_Task objective_:
Using the entries below, transcribe exactly the line containing "What is the distance measured" and each line that follows it to the end.
>> Begin Data
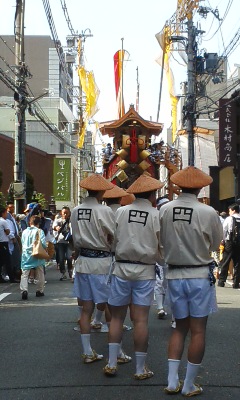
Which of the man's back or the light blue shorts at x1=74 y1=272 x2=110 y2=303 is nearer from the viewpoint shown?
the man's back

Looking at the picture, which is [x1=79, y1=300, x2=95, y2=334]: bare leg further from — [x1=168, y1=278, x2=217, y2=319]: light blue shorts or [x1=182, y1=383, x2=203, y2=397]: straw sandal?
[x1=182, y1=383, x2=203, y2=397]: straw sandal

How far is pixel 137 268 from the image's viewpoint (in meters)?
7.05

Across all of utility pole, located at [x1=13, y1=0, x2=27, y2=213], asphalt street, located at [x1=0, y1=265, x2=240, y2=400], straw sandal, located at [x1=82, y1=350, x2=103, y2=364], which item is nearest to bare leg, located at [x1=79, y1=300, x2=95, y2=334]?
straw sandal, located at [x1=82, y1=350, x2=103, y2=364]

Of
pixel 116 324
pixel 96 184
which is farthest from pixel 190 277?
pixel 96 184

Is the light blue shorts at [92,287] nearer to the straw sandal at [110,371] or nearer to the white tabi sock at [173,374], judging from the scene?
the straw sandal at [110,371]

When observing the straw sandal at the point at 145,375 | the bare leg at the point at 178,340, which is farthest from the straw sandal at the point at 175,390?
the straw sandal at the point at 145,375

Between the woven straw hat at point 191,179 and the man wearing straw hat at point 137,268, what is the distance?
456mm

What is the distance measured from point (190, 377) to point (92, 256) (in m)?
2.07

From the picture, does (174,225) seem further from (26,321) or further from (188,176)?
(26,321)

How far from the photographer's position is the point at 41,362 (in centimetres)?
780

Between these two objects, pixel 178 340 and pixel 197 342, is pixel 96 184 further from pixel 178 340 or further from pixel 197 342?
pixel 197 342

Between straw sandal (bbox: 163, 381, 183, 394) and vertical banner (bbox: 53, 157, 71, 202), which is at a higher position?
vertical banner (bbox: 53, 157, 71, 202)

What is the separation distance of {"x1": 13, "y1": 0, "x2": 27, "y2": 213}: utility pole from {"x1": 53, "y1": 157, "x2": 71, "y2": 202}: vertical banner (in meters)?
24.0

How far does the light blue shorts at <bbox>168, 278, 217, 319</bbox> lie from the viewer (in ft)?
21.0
>> End Data
_Finished answer_:
What is the distance measured from point (190, 377) to point (92, 256) (in m)?
2.07

From the picture, does (174,225) seem further from (26,321) or further from (188,176)?
(26,321)

How far from the photographer's position is the point at 41,362 (in centimetres)?
780

Between these two objects, pixel 178 340 and pixel 197 342, is pixel 96 184 further from pixel 178 340 or further from pixel 197 342?
pixel 197 342

Between straw sandal (bbox: 163, 381, 183, 394) and vertical banner (bbox: 53, 157, 71, 202), which is at a higher position?
vertical banner (bbox: 53, 157, 71, 202)

What is the separation distance of {"x1": 13, "y1": 0, "x2": 27, "y2": 213}: utility pole from {"x1": 53, "y1": 157, "x2": 71, "y2": 202}: vertical banner (in meters)?
24.0

How far does the light blue shorts at <bbox>168, 278, 217, 319</bbox> lie from the viewer (in ft)?
21.0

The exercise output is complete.